Garanzia Italia, opportunità non opportuna
La misura governativa c.d. “Garanzia Italia” introdotta dal Dl “Liquidità”, che ha potenziato il Fondo di garanzia per contrastare le esigenze di liquidità di imprese e professionisti che affrontano le conseguenze dell’epidemia da COVID-19, si sostanzia nell’allocazione, tramite SACE, di 200 miliardi di euro come garanzia dello Stato su talune tipologie di finanziamento erogate ad imprese e professionisti entro la fine dell’anno.
C’è un “ma”: ai primi di settembre, sono stati erogati 12,7 mld. Più della metà di questa sconcertante somma riguarda 3 operazioni:
- FCA;
- Fincantieri;
- Oviesse.
Se l’obiettivo governativo dichiarato è favorire la ripartenza degli investimenti e facilitare la ripresa del credito bancario i numeri decisamente allarmano, non consentendo una serena ripresa agli attori di questa strategia di riavvio. Possono, questi, sperare in una proroga temporale della misura che scavalchi il 2020? Anche fosse, sarebbe la soluzione?
Già, perché nell’ipotesi in cui il risultato deludente provenisse dalla natura della misura, fosse quindi endogeno, lo slittamento temporale non risolverebbe.
Stimolati da fonti web accreditate, veniamo a conoscenza di 3 possibili problemi legati alla liquidità delle imprese:
1 – Valutazione del merito creditizio
Il problema 1 scaturirebbe dal processo di richiesta della garanzia.

▬▬▬▬▬▬▬▬▬▬

**Azione richiesta A:** Secondo l'estratto su Garanzia Italia, quali sono le tre operazioni che riguardano più della metà della somma erogata ai primi di settembre?
**Azione richiesta B:** Scrivi il seguito dell'estratto su Garanzia Italia, partendo subito dopo la sua ultima frase.
Le voci non hanno alcun ruolo in questo compito.

▬▬▬▬▬▬▬▬▬▬

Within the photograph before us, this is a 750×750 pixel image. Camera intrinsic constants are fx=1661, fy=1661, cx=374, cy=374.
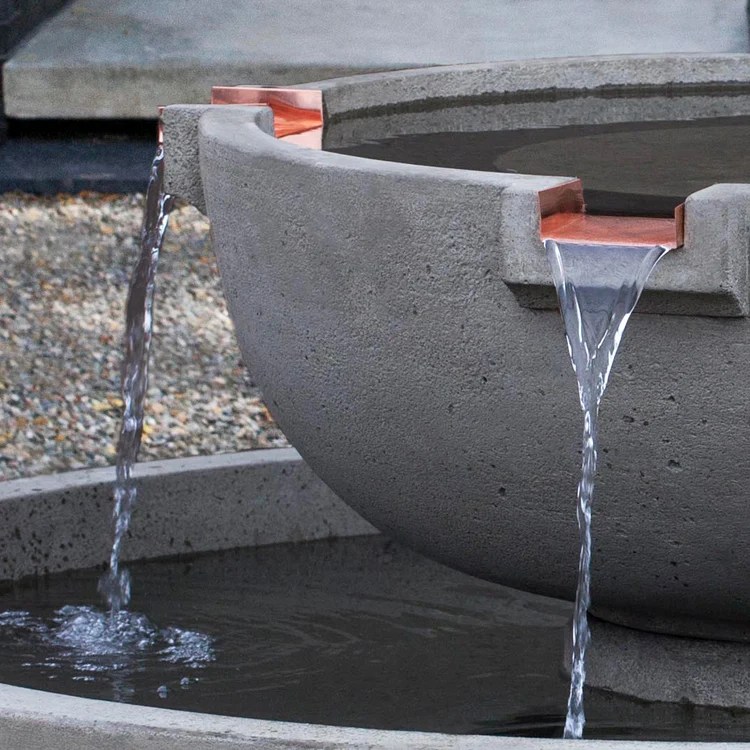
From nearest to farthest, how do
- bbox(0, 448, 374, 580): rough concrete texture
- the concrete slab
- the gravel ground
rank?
bbox(0, 448, 374, 580): rough concrete texture, the gravel ground, the concrete slab

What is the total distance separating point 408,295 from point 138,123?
5.72 m

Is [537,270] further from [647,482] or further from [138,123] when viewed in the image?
[138,123]

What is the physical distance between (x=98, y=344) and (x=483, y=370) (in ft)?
10.3

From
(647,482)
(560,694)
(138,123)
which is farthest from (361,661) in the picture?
(138,123)

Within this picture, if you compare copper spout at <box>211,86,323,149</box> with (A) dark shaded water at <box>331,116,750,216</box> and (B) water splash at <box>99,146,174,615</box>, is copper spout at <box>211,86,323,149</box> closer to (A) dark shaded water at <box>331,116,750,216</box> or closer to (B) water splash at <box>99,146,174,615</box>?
(A) dark shaded water at <box>331,116,750,216</box>

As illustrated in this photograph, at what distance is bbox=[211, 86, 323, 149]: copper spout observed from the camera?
2705 millimetres

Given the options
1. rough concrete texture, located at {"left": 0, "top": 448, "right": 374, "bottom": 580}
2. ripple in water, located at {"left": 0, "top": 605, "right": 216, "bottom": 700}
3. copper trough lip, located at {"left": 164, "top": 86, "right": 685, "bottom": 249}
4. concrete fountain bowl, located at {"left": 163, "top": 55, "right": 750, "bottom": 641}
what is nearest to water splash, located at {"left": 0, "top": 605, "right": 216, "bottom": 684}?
ripple in water, located at {"left": 0, "top": 605, "right": 216, "bottom": 700}

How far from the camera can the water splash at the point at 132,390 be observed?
9.55 feet

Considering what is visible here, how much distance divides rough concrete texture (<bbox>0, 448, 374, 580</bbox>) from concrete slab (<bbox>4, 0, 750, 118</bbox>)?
399 centimetres

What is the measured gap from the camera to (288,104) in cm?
276

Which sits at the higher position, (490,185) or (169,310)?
(490,185)

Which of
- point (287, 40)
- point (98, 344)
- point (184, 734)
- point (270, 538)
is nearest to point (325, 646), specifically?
point (270, 538)

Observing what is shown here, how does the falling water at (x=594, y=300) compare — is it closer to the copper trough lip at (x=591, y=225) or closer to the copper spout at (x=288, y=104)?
the copper trough lip at (x=591, y=225)

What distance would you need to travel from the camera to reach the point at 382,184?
2023 millimetres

▬▬▬▬▬▬▬▬▬▬

**Risposta finale A:** FCA, Fincantieri e Oviesse.

**Risposta finale B:**
Essa viene effettuata dal finanziatore solo dietro valutazione positiva della richiesta dell’impresa. Ebbene, la valutazione del merito creditizio resta sostanzialmente basata su bilanci ante-covid; conseguentemente, gli Istituti bancari non sono in grado di liberarsi da un’incertezza ancora alta per erogare nuovi finanziamenti a soggetti che non siano a bassissimo rischio, prescindendo dalla garanzia. Chi ci rimette? Soprattutto le imprese più piccole.
La nostra fonte prospetta una soluzione: una revisione drastica della valutazione del merito di credito delle imprese, svincolata dalle modalità tradizionali, e l’inserimento di dati prospettici che facciano meno affidamento su quelli storici. Alternativa più percorribile nel breve termine: coinvolgere direttamente SACE nel primo screening dei finanziamenti, in ottica di condivisione del rischio.
2 – Tempi di esecuzione
Il problema 2 deriverebbe dalle tempistiche del processo. Vero che la richiesta di garanzia è un processo integralmente digitale e che l’approvazione viene comunicata entro 48 ore, tuttavia i tempi massimi indicati da SACE ai finanziatori per erogare il prestito sono di 30-45 giorni dal momento dell’approvazione: non sostenibili per le imprese in questo momento storico. In sostanza, il lasso temporale appena rivelato inibirebbe a priori l’avvio della richiesta.
Anche qui una proposta risolutiva della criticità, intuibile: riduzione dei tempi di esecuzione, da raggiungere da un lato includendo tra i finanziatori alcuni operatori fintech (meglio se offrono soluzioni di finanziamento del capitale circolante), per loro natura veloci nell’erogazione del servizio; dall’altro imponendo tempistiche più ferree ai finanziatori tradizionali.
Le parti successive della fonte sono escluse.